● DIRECTIONS FOR THIS TASK: Apart from the images, every record below must be given again without alteration.

(MATERIAL TO PROCESS)

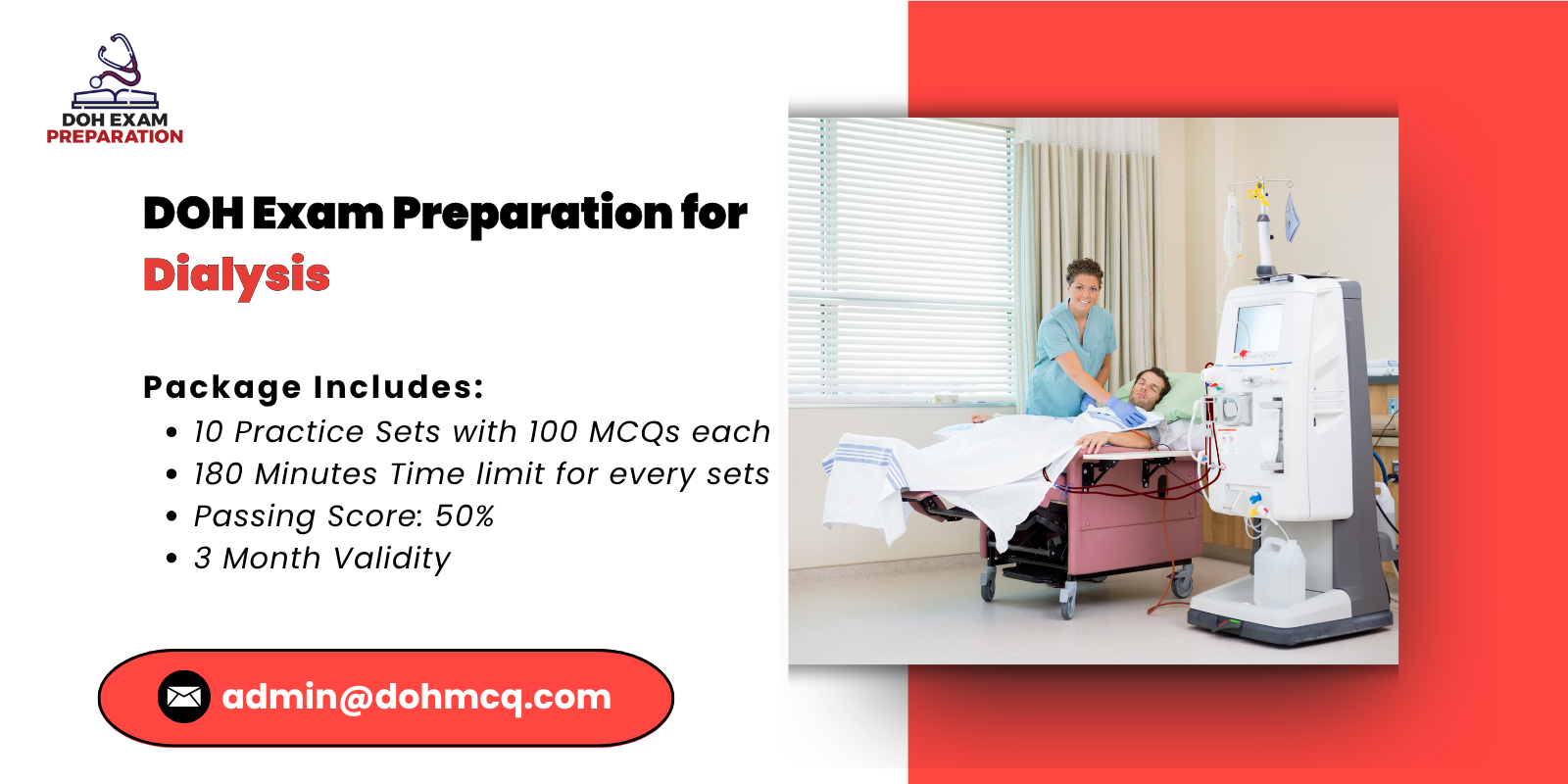 DOH EXAM
PREPARATION

DOH Exam Preparation for
Dialysis

Package Includes:
• 10 Practice Sets with 100 MCQs each
• 180 Minutes Time limit for every sets
• Passing Score: 50%
• 3 Month Validity

admin@dohmcq.com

(End MATERIAL TO PROCESS)

● RESPONSE AREA:
 DOH EXAM
PREPARATION

DOH Exam Preparation for
Dialysis

Package Includes:
• 10 Practice Sets with 100 MCQs each
• 180 Minutes Time limit for every sets
• Passing Score: 50%
• 3 Month Validity

admin@dohmcq.com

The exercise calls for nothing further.